Graphique 1 : Ensemble des grenouilles observées à Vohibola

Ensemble des grenouilles observées à Vohibola

En réalité, sur les 15 espèces recensées lors de cet inventaire, 11 l’ont été sur les sites inventoriés et 4 en dehors de l’inventaire (donc hors méthodologie du transect) au niveau de l’embarcadère du village et de l’un des embarcadères de la réserve. On constate sur le graphique 1 qu’il existe de grandes disparités dans le nombre d’individus observés pour chaque espèce. Il est également intéressant de noter que l’espèce Guibemantis bicalcaratus, inscrite en Annexe III de la CITES et dont le commerce est contrôlé, est la plus représentée à Vohibola.

2) Echantillonnage

Le plateau de la courbe d’accumulation totale, représentée sur le graphique 2, qui recouvre les 3 périodes d’inventaire (Février à Avril) amènent à penser que l’échantillonnage a été suffisant au cours de cette étude.

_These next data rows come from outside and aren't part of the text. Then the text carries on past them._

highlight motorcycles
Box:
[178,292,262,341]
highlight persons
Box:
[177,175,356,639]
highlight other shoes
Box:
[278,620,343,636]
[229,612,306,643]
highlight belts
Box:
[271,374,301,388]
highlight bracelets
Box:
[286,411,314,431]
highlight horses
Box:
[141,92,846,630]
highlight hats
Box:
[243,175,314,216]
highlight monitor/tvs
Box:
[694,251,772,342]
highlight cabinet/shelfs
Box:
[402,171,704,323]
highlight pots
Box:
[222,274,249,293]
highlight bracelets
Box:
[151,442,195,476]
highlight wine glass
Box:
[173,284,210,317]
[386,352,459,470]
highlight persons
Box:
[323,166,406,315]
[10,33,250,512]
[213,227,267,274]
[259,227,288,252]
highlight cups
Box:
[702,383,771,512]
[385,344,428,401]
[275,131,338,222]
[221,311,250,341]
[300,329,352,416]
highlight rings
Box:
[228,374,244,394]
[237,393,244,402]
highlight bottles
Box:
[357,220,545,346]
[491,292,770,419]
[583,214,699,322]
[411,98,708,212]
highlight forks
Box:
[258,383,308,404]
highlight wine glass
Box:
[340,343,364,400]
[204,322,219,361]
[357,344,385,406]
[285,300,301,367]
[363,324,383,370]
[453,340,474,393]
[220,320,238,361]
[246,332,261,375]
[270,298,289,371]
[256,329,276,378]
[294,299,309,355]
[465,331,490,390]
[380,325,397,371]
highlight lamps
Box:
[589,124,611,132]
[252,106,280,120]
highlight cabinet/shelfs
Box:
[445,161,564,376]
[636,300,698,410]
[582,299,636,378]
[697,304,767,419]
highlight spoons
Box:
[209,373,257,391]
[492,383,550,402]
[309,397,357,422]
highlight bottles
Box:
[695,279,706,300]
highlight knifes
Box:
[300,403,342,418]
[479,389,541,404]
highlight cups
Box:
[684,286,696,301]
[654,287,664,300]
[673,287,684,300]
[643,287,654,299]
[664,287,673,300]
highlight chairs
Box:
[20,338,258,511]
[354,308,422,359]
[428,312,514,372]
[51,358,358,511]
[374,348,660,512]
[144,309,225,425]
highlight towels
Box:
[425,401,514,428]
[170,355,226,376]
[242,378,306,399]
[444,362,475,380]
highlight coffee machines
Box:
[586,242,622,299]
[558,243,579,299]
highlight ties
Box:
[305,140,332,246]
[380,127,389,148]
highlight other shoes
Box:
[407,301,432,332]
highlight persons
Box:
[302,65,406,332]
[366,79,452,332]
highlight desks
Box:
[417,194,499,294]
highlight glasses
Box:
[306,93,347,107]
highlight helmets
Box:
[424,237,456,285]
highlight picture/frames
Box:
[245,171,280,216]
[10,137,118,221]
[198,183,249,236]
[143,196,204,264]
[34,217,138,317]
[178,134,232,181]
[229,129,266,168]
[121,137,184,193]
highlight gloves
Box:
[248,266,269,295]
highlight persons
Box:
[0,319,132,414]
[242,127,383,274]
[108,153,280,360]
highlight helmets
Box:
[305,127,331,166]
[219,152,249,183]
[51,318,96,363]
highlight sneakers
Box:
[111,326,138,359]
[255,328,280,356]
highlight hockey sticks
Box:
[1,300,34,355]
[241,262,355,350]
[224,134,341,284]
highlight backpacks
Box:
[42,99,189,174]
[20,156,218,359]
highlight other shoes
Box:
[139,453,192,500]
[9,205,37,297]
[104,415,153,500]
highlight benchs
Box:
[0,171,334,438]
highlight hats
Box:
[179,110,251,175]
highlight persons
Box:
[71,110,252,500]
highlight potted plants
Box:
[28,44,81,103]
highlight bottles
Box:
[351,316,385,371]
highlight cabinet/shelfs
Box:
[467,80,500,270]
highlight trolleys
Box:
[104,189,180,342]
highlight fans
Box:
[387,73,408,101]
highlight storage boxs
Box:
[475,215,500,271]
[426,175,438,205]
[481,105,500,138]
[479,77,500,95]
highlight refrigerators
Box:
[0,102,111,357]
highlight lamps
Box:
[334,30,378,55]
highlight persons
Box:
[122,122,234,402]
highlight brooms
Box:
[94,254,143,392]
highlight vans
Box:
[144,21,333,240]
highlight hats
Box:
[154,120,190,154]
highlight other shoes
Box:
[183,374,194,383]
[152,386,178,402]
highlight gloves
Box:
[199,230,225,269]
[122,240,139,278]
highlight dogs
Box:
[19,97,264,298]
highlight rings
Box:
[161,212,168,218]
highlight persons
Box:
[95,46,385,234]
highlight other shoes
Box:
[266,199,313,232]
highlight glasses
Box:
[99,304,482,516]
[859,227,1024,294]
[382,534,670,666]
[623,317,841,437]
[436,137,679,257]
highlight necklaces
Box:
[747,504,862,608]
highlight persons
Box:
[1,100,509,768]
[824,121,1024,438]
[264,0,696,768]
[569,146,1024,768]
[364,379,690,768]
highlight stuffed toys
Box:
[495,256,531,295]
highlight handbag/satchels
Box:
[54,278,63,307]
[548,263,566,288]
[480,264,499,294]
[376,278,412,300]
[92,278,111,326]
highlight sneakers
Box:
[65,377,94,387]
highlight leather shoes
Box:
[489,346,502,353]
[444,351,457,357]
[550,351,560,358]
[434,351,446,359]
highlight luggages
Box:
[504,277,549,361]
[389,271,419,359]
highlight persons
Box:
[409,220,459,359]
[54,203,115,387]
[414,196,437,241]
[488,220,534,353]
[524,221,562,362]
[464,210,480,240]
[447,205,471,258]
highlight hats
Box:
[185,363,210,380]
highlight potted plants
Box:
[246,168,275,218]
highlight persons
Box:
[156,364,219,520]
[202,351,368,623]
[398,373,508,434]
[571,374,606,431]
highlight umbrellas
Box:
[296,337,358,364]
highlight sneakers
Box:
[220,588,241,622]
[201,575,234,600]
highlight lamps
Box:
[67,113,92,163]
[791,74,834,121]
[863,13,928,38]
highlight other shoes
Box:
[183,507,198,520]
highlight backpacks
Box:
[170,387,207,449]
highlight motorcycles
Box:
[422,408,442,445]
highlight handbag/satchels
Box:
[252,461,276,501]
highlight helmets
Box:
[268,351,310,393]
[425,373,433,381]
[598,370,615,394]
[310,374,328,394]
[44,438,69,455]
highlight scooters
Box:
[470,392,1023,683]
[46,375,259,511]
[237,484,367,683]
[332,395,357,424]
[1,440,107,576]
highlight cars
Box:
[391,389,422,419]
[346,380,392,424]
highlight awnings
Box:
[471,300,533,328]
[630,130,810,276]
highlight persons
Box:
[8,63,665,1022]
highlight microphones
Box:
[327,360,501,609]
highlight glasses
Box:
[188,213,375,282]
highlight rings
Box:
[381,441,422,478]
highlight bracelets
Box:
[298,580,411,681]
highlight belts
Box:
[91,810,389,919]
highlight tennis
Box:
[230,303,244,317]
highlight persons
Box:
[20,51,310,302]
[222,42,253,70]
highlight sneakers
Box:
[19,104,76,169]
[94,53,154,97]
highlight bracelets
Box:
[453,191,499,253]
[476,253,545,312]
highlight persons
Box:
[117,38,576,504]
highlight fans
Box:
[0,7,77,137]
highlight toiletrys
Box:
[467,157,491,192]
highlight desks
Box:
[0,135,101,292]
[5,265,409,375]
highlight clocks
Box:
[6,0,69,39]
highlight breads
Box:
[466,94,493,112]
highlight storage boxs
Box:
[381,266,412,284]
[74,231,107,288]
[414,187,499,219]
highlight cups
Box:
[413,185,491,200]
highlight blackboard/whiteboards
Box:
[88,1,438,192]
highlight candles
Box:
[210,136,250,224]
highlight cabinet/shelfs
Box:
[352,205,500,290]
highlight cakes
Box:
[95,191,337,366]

En effet, à la fin du mois de Mars, l’ensemble des 11 espèces recensées avaient été identifiées.

De plus, les courbes d’accumulations réalisées sur chaque site pris individuellement, semble confirmer que l’échantillonnage ait été suffisant lors de cet inventaire (cf. Annexe VI).

Graphique 2 : Courbe d’accumulation totale

Courbe d'accumulation totale

3) Abondance relative des espèces

Le Graphique 3 illustre la diversité spécifique de chaque site échantillonné et la répartition du nombre des individus au sein de ces espèces. On observe que les espèces Heterixalus madagascariensis et Guibemantis bicalcaratus sont les plus représentées et que les mêmes espèces sont retrouvées sur les sites 4, 9 et 13 (forêt dense). De plus, la seule espèce retrouvée au niveau des sites 1, 5, 8, 10 et 14 est Heterixalus madagascariensis et ce, toujours dans les mêmes proportions.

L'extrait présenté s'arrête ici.